Do you ever come across those couples that constantly have to post photos with captions about how much they love each other? You read a post that says, ” Aw, came home to flowers and cooked dinner. I am so lucky and blessed, ” and you think to yourself, “are they REALLY that happy or do they just need the attention?”  Turns out that is not always the case.  Recently a study published by the psychology of Popular Media Culture found out that couples who post a lot of pictures together on Facebook were associated with higher levels of relationship quality. Furthermore, they suggest that the satisfaction comes down to honesty. People who are more honest in their relationships are not as afraid to share photos together on Facebook and vise versa—couples who share a lot of relationship photos feel they need to be more honest with their partner. Recently, there has been a Psychology Today article by Jeremy Nicholson where he discusses the research by Toma and Choi (2015). They explored the connection between a couple’s shared Facebook activity, feelings of commitment, and how long they have been together. Their results seemed surprising to me. Participants who listed their Facebook status as “in a relationship”, who shared pictures of themselves with their significant other, and who posted on their partner’s wall, felt more committed to each other. Even further, it increased the probability of still being together at the six-month follow up.

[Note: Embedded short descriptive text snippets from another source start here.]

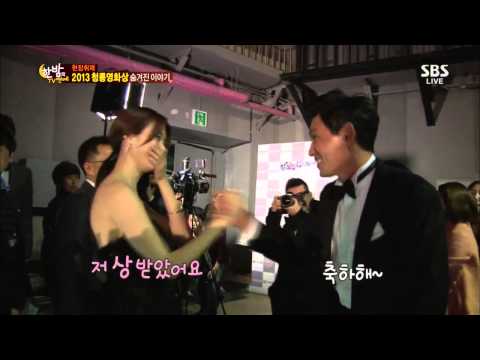 131127  한밤 청룡 황정민 편집본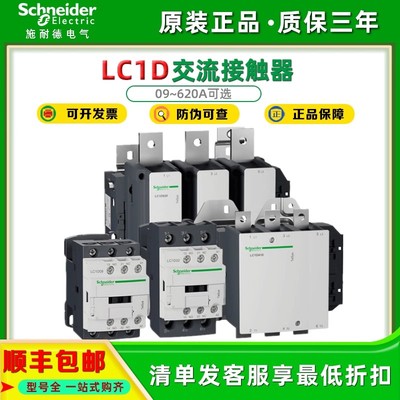 施耐德交流接触器LC1D95M7C LC1D11500M7C 17000M7C 205M7C 620Q7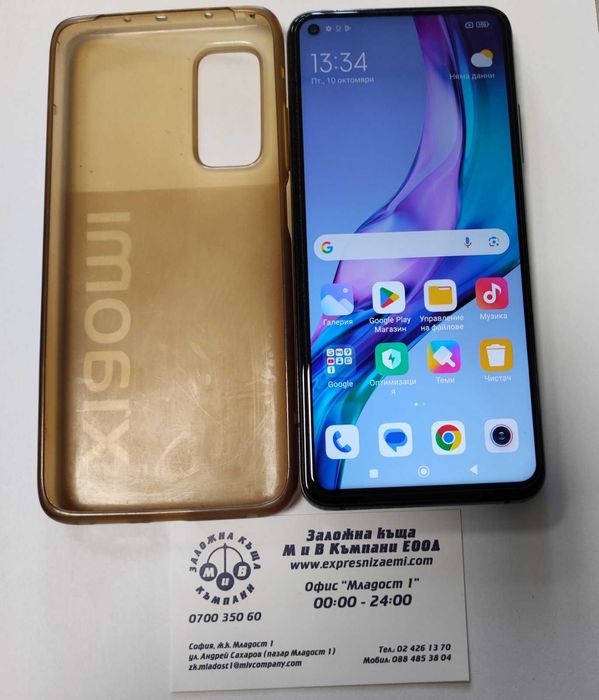 Xiaomi Mi 10T 128/8GB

So for those of you in a romantic relationship, post those sappy photos or statuses about you two!



Not only can social media play a positive role in your relationships, but it can enhance personal interactions as well. In Natasha Koifman’s article, Can Social Media Actually Benefit Relationships,  she talks about how different apps can create positive interactions. For example, LinkedIn can help build a professional network, allowing professionals to view your profile and offer new job opportunities based on your experience and interests. As stated in Caroline’s blog, Tinder can enhance your dating pool and offer different types of matches. Koifman mentions that Twitter is a great way to reach out to companies with 77% of Fortune 500 companies having a Twitter account.

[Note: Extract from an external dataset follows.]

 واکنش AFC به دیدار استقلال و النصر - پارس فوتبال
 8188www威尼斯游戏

There are always those people that share a little too much about themselves on social networks. It is the good and the bad, the highs and the lows.  We are informed by their everyday moods, weaknesses, and accomplishments. An opinion article by Dave Parrack suggests that posting our emotions isn’t always a bad thing. By posting all of our emotions, it shows that we can empathize with each other. If a person comments on his/her depression and how he/she is having a hard day, there is almost always going to be someone commenting that will have empathy towards you, often times trying to give you advice. If you think about it, social networking could have some sort of link to therapy; almost always, there is someone that has or is going through the same thing you are in his or her own form.

Social media is definitely an enjoyable and entertaining outlet to building relationships and keeping them enduring and secure. Yes, there are numerous studies on how they negatively impact people’s relationships as you will see in Sarah’s upcoming blog, but always keep in mind there are positives and it can promote a sense of peace with yourself and others.